Organizers of the La Jolla July 4th fireworks event say they believe they have legal grounds to proceed with the display despite an environmental group’s warning.

Adam Harris, who organized a fundraising campaign to save the event in 2009, said his nonprofit group’s “environmental attorneys have assured us that we’re well within our rights to continue to hold the event, because there’s no definitive proof (of environmental harm) one way or another. There is less than a 1 percent chance that we will be stopped.”

On May 14, he received a letter from attorneys for the Coastal Environmental Rights Foundation threatening “numerous legal repercussions” if the La Jolla Community Fireworks Foundation went on with the show.

The letter alleges that the annual display releases substantial pollution into the water and that the foundation does not have the required permits.

But Harris said that the fireworks group’s legal advisers have said “due to a technicality ... any injunction that would potentially place a restriction or delay (on fireworks) would have to be filed 60 days after the date of when the letter was issued, and that would be well past July 4.”

Lawyers for the environmental group dispute Harris’s legal interpretation.

“The necessary 60-day notice period Mr. Harris referenced only applies to the Federal Clean Water Act, not to the State Coastal Act or any relevant Water Code claims: We can still seek an injunction in state court,” Sara S. Honadle, spokeswoman for Coast Law Group of Encinitas, wrote in an e-mail Tuesday.

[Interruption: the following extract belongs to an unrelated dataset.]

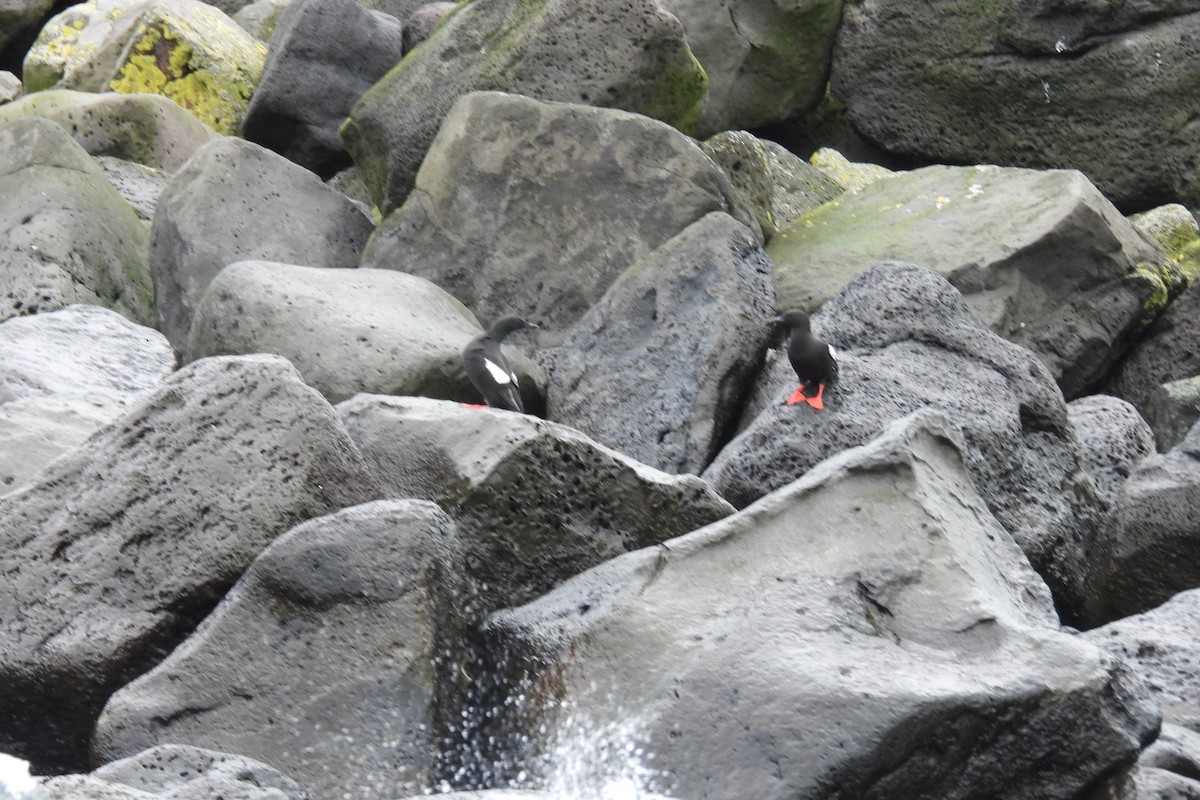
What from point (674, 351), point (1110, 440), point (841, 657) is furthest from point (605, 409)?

Harris also said proof of environmental harm would have to come in the form of water testing, which he said is extremely difficult in the La Jolla area because “it’s pretty rough.”

“We’re going forward,” Harris said. “The fireworks will be a go.”

As a sign of their intentions, the group launched its updated website this week at

www.lajollafireworks.org

.

Harris established the 501(c)3 nonprofit to save the event last year after restaurateur George Hauer, who ran the event for 24 years, originally backed out. Its website notes that they “have not violated any ordinances with the city,” despite the claims of the Coastal Environmental Rights Foundation, a nonprofit founded by surfers in North County which advocates protection and enhancement of coastal natural resources and the quality of life for coastal residents.

The CERF warning letter argues that coastal Fourth of July Fireworks displays in La Jolla and elsewhere release harmful pollutants into the surrounding environment as well as disrupting protected wildlife.

Attorney Marco Gonzalez, a partner in Coast Law Group, noted in the initial letter to the fireworks group that the area off La Jolla, more than 2 miles from the Scripps Pier to an area south of La Jolla Cove, is in a state-designated “Area of Special Biological Significance (ASBS).”

Gonzalez wrote that the Clean Water Act’s prohibition on discharges to ASBS locations “will prevent the La Jolla Fireworks Foundation from ever legally gaining a discharge permit in La Jolla Cove.” He added the ASBS discharge prohibition is mandated in the California Ocean Plan, enforced via the California Water Code, and that the Clean Water Act requires a general NPDES permit, which is the Federal hook that requires a 60-day notice.”